» Dataset extract
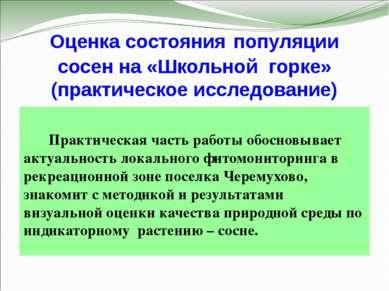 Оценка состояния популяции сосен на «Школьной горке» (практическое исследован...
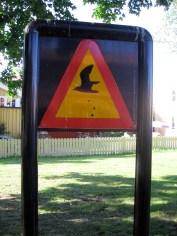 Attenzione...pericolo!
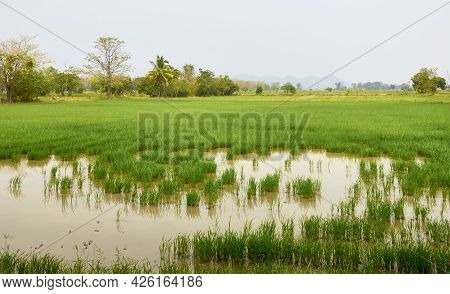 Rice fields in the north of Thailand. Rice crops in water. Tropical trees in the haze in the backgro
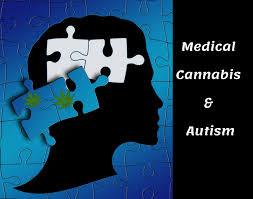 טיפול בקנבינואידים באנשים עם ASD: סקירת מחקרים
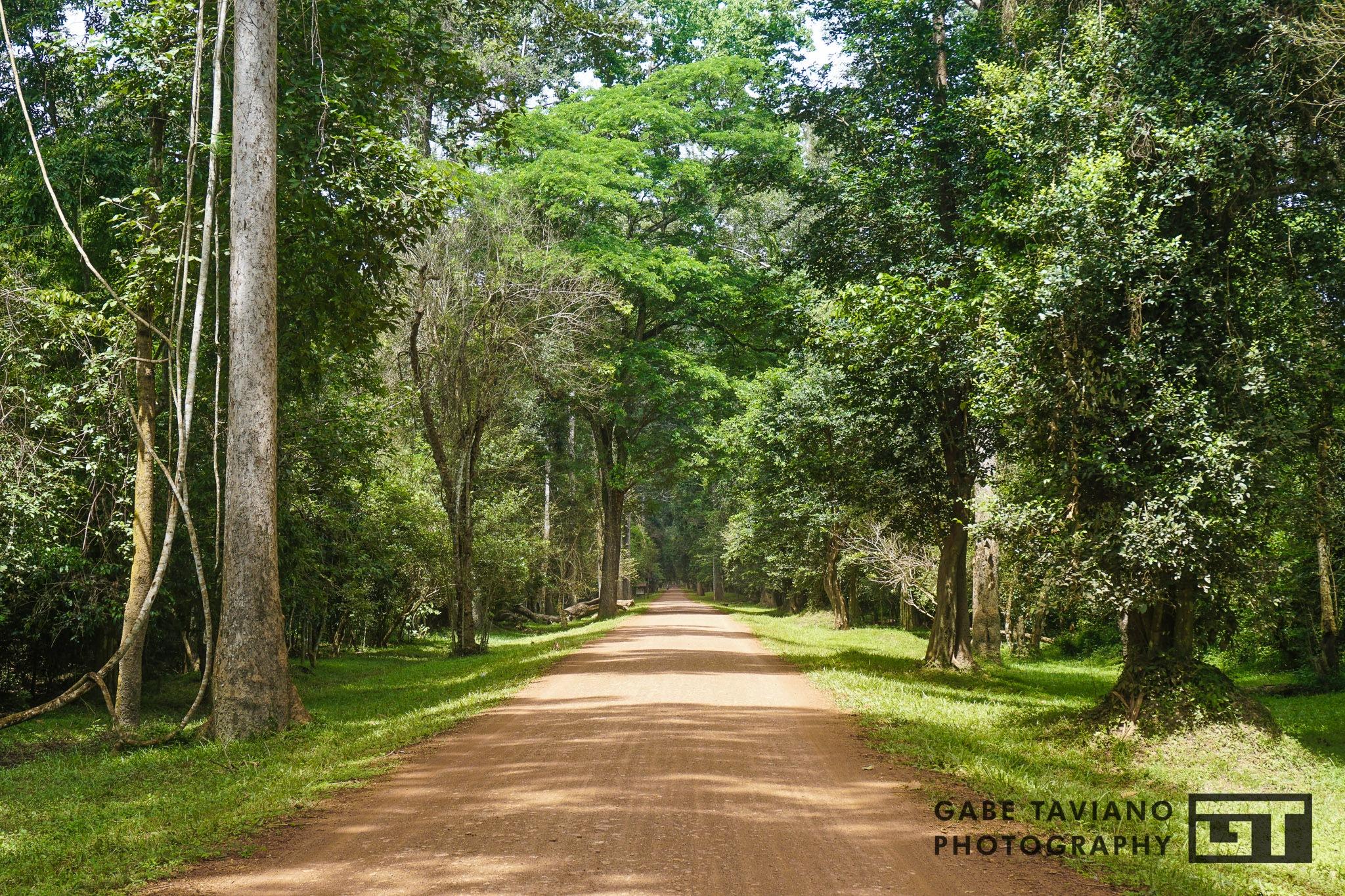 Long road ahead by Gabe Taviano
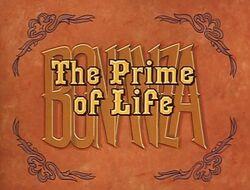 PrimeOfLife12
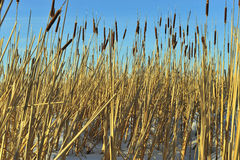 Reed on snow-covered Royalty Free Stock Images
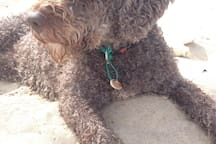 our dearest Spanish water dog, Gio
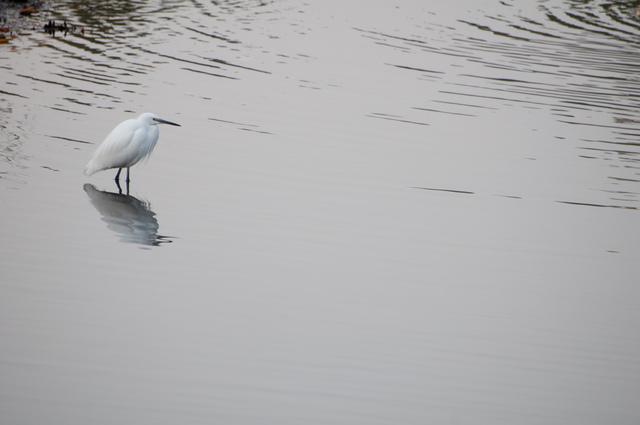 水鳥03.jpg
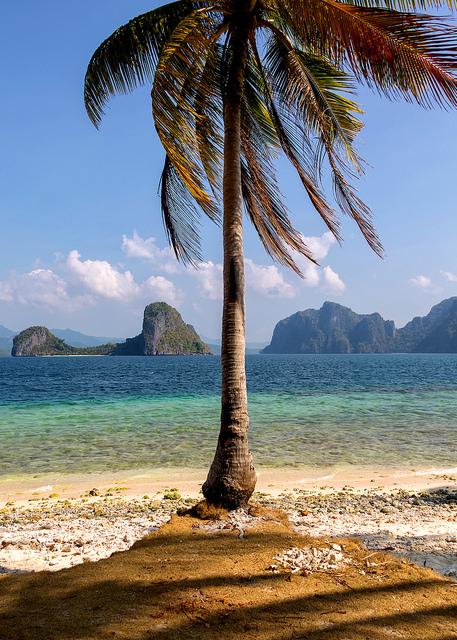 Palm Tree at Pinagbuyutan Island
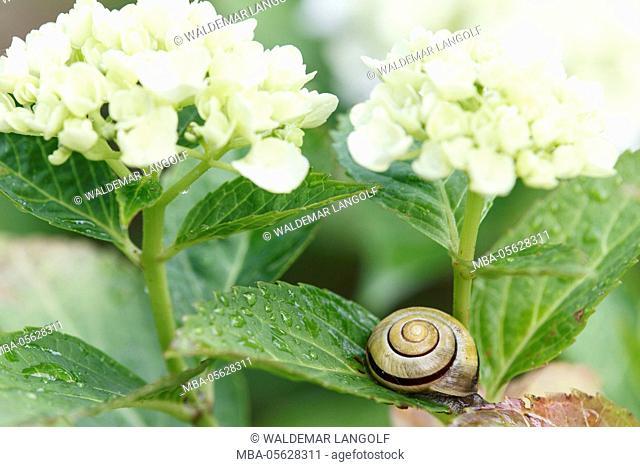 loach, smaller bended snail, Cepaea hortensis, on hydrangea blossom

» Task
Set out, exactly as given, the line that contains "Reed on snow-covered" along with each line after it through the end of the records above; omit the pictures.

» Response to the task
 Reed on snow-covered Royalty Free Stock Images
 our dearest Spanish water dog, Gio
 水鳥03.jpg
 Palm Tree at Pinagbuyutan Island
 loach, smaller bended snail, Cepaea hortensis, on hydrangea blossom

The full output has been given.